SARS-CoV-2 variants have evolved a variety of critical mutations, leading to antigenicity changes and immune escape. The recent emerging SARS-CoV-2 Omicron variant attracted global attention due to its significant resistance to current antibody therapies and vaccines. Here, we profiled the mutations of Omicron and other various circulating SARS-CoV-2 variants in parallel by computational interface analysis and in vitro experimental assays. We identified critical mutations that lead to antigenicity changes and diminished neutralization efficiency of a panel of 14 antibodies due to diverse molecular mechanisms influencing the antigen-antibody interaction.
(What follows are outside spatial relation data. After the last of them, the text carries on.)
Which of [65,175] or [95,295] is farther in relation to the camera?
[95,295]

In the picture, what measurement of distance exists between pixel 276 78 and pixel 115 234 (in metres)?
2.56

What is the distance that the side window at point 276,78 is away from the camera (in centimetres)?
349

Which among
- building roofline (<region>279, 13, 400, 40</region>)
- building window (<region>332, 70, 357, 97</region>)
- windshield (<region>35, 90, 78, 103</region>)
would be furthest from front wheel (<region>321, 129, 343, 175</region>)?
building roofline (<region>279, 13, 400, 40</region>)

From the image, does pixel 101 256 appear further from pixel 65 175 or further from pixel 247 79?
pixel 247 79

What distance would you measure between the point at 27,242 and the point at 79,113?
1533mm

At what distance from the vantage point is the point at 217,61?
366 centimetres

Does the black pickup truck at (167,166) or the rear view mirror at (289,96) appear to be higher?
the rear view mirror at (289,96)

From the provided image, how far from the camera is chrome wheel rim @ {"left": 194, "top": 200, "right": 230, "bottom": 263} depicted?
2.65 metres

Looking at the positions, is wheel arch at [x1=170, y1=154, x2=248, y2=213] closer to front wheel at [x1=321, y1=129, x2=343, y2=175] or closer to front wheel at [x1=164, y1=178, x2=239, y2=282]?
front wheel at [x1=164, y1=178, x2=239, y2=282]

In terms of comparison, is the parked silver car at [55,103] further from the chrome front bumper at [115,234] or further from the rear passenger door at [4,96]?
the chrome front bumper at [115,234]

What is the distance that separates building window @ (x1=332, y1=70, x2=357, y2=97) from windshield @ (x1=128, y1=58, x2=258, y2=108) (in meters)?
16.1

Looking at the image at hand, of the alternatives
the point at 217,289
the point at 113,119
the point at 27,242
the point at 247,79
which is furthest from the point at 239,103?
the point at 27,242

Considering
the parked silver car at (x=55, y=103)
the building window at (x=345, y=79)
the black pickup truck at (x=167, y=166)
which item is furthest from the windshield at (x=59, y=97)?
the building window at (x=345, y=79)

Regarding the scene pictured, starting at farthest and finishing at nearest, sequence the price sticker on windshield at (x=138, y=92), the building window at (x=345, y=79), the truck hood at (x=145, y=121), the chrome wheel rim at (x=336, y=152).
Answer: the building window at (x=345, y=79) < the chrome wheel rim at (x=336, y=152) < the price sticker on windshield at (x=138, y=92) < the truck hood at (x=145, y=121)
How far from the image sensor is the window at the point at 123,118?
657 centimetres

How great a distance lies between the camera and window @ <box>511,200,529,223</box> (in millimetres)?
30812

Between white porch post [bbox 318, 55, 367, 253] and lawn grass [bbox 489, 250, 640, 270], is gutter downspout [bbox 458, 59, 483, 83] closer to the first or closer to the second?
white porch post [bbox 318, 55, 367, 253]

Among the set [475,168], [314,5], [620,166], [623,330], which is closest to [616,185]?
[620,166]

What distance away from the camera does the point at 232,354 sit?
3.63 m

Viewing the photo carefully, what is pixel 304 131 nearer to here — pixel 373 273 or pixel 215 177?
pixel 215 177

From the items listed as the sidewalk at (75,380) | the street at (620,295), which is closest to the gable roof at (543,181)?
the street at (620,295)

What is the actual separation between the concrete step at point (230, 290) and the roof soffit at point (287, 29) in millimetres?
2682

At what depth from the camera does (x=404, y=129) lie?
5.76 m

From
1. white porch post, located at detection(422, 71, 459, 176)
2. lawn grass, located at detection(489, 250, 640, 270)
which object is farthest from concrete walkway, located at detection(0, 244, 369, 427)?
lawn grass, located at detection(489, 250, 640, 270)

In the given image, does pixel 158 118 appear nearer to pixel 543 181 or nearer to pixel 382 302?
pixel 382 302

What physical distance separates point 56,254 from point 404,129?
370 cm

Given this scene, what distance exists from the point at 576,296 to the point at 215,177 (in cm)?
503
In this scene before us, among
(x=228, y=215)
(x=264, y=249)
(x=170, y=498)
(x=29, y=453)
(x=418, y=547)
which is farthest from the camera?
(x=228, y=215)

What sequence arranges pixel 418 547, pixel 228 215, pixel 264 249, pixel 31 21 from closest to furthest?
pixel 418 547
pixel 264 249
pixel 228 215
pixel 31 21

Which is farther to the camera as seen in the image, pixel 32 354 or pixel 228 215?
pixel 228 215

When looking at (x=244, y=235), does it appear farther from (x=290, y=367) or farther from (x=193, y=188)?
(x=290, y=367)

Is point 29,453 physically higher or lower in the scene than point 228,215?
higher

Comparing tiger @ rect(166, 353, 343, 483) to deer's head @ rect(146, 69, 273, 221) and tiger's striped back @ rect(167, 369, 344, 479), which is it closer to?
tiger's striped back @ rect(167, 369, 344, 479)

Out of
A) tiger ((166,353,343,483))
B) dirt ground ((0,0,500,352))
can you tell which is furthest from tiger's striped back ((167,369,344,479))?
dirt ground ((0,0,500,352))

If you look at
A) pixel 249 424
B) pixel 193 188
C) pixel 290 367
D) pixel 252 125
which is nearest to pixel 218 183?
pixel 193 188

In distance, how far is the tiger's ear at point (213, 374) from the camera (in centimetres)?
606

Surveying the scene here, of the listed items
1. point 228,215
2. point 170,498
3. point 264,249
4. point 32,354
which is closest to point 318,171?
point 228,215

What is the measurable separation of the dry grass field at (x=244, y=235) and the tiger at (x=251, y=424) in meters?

Our study identified that Omicron exhibited extraordinary potency in immune escape compared to the other variants of concern, and explores the application of computational interface analysis in SARS-CoV-2 mutation surveillance and demonstrates its potential for the early identification of concerning variants, providing preliminary guidance for neutralizing antibody therapy.

Automated summary

The study demonstrates that the Omicron variant of SARS-CoV-2 has extraordinary potency in immune escape compared to other variants of concern, posing challenges for current antibody therapies and vaccines. Computational interface analysis is shown to be effective in identifying concerning variants early on, providing preliminary guidance for neutralizing antibody therapy.